Aller à : navigation, rechercher

Le Tatenokai (楯の会?, « Société du bouclier ») est une milice privée cofondée par l'écrivain japonais Yukio Mishima le 5 octobre 1968, ayant pour objet de protéger et de défendre les valeurs japonaises, de servir l'empereur du Japon et de contribuer à la restauration de son pouvoir et de son statut divin, abrogés par la Constitution du Japon de 1947.

Yukio Mishima crée le 5 octobre 1968 le Tatenokai avec des membres du Ronsō Journal (論争ジャーナル, Ronsō jānaru?, « Journal polémique »), un obscur journal étudiant nationaliste. À l'époque des manifestations étudiantes menées par la gauche contre la coopération de défense américano-japonaise, l'un de ses buts est de donner une voix aux étudiants de droite également opposés à ce pacte. Cette société constitue une milice privée au service de l'empereur et de la restauration de sa divinité, des valeurs japonaises et de l'honneur des samouraïs.

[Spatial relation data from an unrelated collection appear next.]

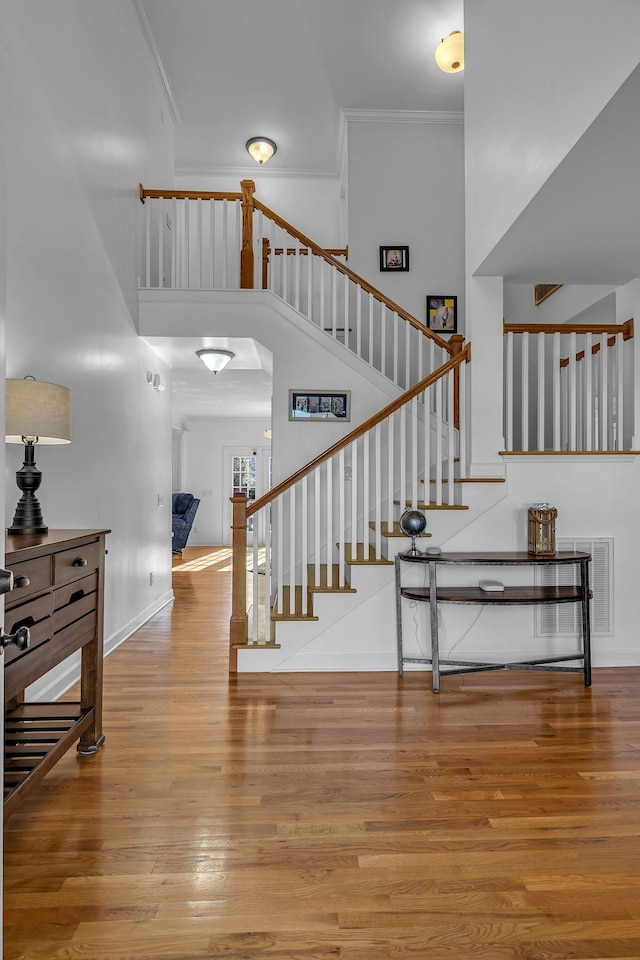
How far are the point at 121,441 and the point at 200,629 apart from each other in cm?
171

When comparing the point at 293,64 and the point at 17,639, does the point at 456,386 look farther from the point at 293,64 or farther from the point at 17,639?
the point at 293,64

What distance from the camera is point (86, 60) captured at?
368cm

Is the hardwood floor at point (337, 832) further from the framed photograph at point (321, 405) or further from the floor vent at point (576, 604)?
the framed photograph at point (321, 405)

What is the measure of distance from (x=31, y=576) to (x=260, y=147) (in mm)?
6507

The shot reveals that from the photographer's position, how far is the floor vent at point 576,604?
376 cm

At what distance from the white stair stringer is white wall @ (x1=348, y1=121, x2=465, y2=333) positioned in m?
3.69

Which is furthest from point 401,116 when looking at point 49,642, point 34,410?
point 49,642

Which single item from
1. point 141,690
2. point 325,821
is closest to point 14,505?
point 141,690

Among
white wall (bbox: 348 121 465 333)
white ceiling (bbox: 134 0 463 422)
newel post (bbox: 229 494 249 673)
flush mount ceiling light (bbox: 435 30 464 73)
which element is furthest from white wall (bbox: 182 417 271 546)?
newel post (bbox: 229 494 249 673)

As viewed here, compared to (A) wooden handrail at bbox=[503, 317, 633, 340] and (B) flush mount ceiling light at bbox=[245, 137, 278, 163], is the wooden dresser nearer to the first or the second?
(A) wooden handrail at bbox=[503, 317, 633, 340]

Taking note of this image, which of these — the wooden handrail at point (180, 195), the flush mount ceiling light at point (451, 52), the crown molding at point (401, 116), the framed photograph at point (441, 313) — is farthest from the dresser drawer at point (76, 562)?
the crown molding at point (401, 116)

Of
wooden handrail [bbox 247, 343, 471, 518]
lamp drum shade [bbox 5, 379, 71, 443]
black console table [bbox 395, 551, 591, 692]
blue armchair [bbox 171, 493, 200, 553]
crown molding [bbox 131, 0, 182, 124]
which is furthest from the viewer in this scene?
blue armchair [bbox 171, 493, 200, 553]

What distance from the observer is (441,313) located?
6262 millimetres

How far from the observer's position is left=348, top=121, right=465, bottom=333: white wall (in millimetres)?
6309
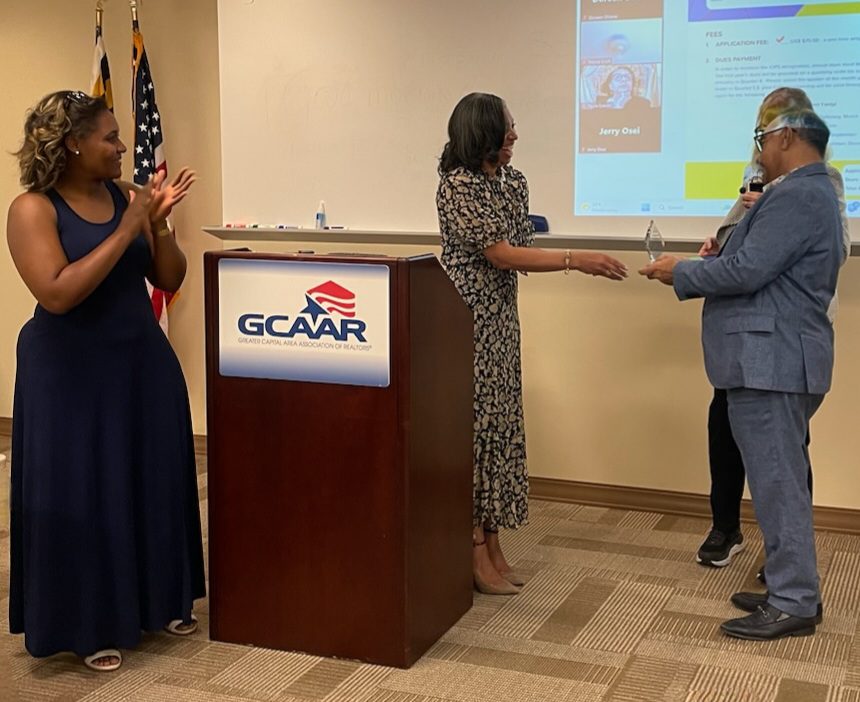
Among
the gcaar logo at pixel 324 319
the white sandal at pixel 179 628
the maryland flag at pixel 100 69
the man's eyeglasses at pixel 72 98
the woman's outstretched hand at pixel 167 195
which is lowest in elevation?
the white sandal at pixel 179 628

Yukio Mishima veut protéger les valeurs traditionnelles du Yamato, c'est-à-dire du Japon traditionnel. Contrairement aux usages de l'époque, cette milice obtient le droit de s'entrainer au sein des forces d'autodéfense et organise des stages de combat et de lutte anti-guérilla, naviguant parfois à la limite de la légalité. En deux années d'existence cette milice comptait 300 soldats, avec cinq stages officiels dans les forces japonaises d'autodéfense.

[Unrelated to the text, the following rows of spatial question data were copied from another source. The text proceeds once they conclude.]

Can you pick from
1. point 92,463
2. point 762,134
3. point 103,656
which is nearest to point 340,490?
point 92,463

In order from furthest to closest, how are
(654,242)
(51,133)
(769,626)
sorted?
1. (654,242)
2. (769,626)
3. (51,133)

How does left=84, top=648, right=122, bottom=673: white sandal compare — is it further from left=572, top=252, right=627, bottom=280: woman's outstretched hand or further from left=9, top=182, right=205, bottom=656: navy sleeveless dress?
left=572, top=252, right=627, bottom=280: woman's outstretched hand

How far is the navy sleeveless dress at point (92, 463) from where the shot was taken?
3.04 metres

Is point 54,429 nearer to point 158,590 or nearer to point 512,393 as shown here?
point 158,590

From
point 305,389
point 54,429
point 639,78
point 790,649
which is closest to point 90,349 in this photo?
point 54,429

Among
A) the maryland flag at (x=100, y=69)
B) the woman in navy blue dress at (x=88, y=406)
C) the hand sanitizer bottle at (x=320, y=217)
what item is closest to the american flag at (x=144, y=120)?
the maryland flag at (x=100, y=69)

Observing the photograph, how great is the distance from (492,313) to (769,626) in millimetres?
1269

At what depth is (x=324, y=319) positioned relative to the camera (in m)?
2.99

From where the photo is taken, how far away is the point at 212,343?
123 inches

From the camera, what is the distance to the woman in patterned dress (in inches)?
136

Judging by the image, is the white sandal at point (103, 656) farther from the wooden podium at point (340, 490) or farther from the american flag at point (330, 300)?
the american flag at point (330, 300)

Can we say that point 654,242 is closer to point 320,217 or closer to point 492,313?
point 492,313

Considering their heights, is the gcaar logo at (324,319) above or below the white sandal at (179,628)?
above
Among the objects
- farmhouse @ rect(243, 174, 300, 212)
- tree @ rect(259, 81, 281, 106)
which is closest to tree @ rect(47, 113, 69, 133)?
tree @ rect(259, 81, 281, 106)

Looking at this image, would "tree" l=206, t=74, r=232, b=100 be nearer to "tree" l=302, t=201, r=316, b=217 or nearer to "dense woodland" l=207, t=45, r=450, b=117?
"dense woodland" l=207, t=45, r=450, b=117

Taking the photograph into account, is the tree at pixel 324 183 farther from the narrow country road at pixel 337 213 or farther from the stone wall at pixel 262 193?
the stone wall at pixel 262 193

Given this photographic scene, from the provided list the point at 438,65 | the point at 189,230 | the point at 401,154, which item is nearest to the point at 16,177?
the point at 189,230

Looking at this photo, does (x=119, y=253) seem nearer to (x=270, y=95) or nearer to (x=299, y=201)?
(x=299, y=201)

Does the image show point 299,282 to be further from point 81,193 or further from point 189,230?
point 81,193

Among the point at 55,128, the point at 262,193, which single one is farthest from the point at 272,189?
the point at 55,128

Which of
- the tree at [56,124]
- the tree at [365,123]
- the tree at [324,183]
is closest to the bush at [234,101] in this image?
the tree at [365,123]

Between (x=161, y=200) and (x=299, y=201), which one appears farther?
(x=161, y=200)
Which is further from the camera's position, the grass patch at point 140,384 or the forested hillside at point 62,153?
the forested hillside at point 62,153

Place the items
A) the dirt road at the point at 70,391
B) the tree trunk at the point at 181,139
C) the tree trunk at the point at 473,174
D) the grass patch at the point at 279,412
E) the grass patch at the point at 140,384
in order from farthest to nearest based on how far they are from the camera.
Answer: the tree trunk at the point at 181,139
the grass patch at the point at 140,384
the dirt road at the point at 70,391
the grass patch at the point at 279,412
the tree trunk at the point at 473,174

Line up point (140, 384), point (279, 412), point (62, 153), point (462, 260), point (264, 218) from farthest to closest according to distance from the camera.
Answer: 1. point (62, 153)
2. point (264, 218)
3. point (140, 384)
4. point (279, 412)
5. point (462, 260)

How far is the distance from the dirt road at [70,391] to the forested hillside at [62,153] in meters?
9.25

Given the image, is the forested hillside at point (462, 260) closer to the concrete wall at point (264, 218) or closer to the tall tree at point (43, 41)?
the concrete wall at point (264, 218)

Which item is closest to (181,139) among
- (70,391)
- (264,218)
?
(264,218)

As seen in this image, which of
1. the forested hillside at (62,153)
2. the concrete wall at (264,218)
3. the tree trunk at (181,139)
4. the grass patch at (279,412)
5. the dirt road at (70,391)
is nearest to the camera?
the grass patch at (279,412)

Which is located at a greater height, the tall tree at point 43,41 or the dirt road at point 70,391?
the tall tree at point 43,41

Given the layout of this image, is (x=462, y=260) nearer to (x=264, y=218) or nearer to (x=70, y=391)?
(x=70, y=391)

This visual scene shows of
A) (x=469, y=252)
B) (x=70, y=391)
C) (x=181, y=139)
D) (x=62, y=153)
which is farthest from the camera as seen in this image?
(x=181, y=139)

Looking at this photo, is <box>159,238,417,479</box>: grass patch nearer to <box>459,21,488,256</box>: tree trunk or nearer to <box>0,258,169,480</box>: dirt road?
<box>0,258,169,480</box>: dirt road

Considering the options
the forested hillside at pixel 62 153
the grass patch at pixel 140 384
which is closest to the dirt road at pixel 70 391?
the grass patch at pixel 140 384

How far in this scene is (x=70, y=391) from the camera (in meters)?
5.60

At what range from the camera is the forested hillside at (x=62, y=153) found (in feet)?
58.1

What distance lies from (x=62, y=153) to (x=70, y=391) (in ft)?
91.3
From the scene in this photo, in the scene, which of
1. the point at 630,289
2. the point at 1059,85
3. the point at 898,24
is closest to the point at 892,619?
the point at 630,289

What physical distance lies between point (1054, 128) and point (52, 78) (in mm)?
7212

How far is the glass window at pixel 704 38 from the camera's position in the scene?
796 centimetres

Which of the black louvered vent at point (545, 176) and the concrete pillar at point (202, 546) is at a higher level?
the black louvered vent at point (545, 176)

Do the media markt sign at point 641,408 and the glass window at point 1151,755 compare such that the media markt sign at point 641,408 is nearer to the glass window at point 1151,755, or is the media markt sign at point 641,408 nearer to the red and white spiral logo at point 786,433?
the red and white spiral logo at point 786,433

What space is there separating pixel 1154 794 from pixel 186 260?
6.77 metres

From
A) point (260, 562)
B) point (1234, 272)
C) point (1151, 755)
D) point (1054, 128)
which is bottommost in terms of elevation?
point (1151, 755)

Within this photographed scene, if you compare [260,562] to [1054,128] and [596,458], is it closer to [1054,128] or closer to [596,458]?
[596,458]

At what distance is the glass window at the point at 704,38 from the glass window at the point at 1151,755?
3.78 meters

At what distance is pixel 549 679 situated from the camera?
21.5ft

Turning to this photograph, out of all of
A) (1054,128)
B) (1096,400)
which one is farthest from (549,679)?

Cette milice se fit connaître le 25 novembre 1970 par la prise en otage du général en chef des forces d'autodéfense à Tokyo dans son propre bureau de l'École militaire par Mishima et quatre autres membres. Après avoir tenté de soulever les soldats et les élèves-officiers de l'École militaire par un discours appelant à un renouveau du Japon, une restauration de l'empereur dans ses prérogatives ancestrales et à la tentative de coup d'État, Mishima se donna la mort par seppuku puis fut décapité par son aide de camp Masakatsu Morita (en) qui se fit seppuku à sa suite.

Ce geste funeste resta dans les mémoires, mais longtemps tabou au Japon du fait de la controverse suscitée par le personnage de Mishima et ses idées.